How they work: What is an IPad? (Cont’d)

We looked at the Apple release of its new tablet device. The Mac public was expecting, indeed pushing for Apple to release such a device, sooner than later was really not a mean achievement. 

Saturday, July 17, 2010

We looked at the Apple release of its new tablet device. The Mac public was expecting, indeed pushing for Apple to release such a device, sooner than later was really not a mean achievement. 

For Apple to have done what they did is a vote of confidence in its customers as well as its shareholders. It was a do or die scenario. After all, the iPhone has been essentially a tiny tablet computer.

Apple has shown that it can deliver such a device like no one else does. In spite of Steve Jobs past protestations, releasing a new tablet was a not a surprise at all.

All Apple had to do is scale up its dazzling interface to a bigger device and it did! This brings us to the onscreen keyboard. Many pundits wondered how text entry would work on Apple’s new tablet device.

You can use an external keyboard for typing long documents if you wish. However, Apple made the right decision in not attempting to build a physical keyboard into the tablet.

The goal of the iPad is to bring your data and web surfing up close for an intimate feel. A keypad would simply get between you and the screen. With such a physical Key Pad (Keyboard), this would have compromised some useful screen space. 

The iPad has just like the iPhone key pad, the logic is to maximise the viewable or working pad on the screen and hence the "soft key pad”. 

Opponents may say that, such keys are very fragile, not quite!  The fragile keys are on the pirated phones and not the genuine ones.  I for one have been using some phones (of the iPAQ family) and these have all used the soft pads, amazingly, I have not had any hitch with the keys. 

I also have owned an iPOD (Touch screen), not a problem either!  The on-screen keyboard is much larger, of course, than what is possible on
the iPhone.

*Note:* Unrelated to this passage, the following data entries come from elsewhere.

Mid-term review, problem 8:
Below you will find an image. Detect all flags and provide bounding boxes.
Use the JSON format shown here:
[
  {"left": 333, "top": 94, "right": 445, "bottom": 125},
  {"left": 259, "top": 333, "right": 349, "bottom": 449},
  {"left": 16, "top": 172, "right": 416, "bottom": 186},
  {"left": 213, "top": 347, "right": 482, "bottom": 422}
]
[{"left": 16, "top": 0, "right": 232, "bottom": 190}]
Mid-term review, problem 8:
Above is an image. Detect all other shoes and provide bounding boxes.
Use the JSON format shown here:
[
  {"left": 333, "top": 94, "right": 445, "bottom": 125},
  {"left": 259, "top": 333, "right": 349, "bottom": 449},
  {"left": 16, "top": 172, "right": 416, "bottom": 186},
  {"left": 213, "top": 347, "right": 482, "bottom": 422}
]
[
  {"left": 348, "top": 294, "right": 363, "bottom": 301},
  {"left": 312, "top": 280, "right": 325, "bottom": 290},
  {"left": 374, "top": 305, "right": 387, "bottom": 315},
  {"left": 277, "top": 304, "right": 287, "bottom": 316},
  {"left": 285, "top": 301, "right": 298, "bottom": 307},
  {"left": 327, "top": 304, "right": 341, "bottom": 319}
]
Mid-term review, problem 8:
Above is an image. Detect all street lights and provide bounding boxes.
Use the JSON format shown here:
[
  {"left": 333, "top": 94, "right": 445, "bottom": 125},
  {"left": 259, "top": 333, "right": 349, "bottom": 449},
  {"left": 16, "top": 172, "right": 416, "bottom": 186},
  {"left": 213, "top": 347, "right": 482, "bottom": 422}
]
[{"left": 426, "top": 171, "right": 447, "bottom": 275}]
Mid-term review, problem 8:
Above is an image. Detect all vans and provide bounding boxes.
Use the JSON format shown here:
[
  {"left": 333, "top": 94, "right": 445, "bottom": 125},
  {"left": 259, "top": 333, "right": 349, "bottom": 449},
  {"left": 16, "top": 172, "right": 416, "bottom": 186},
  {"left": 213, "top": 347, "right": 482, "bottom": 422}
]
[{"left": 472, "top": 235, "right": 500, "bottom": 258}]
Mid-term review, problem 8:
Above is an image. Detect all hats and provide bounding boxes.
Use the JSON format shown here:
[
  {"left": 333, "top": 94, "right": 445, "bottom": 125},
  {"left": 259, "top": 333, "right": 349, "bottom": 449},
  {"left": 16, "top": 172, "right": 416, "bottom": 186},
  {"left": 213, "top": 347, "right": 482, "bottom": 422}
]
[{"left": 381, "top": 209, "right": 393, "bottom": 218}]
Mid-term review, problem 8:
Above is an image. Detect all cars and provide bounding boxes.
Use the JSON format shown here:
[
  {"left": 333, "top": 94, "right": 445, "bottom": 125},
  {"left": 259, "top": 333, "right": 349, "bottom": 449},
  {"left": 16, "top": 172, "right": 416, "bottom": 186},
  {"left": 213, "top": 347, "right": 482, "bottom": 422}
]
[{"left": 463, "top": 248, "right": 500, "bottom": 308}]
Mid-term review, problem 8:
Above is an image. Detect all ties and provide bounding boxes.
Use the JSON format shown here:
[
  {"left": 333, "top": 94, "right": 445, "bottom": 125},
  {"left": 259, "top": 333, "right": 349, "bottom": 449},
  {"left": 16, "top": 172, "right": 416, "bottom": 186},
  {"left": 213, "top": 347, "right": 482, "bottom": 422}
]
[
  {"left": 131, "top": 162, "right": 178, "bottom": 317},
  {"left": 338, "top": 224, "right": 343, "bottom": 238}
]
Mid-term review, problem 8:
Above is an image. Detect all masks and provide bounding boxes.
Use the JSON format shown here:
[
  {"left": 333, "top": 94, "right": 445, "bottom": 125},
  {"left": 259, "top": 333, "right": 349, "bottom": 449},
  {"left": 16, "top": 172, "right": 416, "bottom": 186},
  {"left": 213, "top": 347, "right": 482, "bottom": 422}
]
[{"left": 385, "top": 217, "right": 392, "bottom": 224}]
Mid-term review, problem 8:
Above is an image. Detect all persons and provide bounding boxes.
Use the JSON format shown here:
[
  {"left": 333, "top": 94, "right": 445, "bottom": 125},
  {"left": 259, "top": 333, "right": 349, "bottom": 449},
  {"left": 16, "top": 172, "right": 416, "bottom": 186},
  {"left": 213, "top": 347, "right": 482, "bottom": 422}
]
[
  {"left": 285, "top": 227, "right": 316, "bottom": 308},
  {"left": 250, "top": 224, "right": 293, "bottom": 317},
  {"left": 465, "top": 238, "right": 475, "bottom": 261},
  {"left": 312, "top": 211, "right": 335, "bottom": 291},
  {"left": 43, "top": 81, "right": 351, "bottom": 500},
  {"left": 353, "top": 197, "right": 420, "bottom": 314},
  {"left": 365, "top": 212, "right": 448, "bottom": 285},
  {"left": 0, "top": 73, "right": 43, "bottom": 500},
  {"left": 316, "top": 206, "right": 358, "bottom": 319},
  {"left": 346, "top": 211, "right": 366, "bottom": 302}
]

In landscape mode, the keyboard is almost as large as hat on a standard laptop.

With just a few tweaks to the word recognition and auto-correction features of the iPhone software, typing on this virtual keyboard, I suspect, could be almost as fast as using a real one.

Plus, I believe that voice dictation apps could come quickly to the iPad, just as they have to the iPhone. 

And, of course, the iPad includes all of the same features as the iPhone, only in a larger form video, YouTube, the iPod and iTunes, interactive satellite maps, the notepad, a calendar completely redesigned from the ground up for the iPad, Contacts and Spotlight search.

The iPad will be shipped in three different internal storage configurations and with the option of Wi-Fi or Wi-Fi + 3G, for a total of six different models.

The base model, the 16 GB Wi-Fi only, will go for as low as $499, while the top of the line 64 GB Wi-Fi + 3G model will feature somewhere near the $829 mark.

Apple has said that, while most new technologies are introduced at a higher price point and slowly work their way down, Apple wanted to do things differently.

These wonder devices are already readily available internationally.  For further information, contact your nearest Apple dealer of shop.  The thinness, just 0.5 inches, the light weight, just close to half a kilogram, and the flexibility of this new device are sure to make the iPad popular with Internet marketers and anyone on the go.

With its high resolution LED backlight, its larger display, it’s responsive multi-touch screen and its powerful Apple-designed processor, the new iPad will be thin and light enough to take anywhere. And it is believed that many people will choose to do exactly that.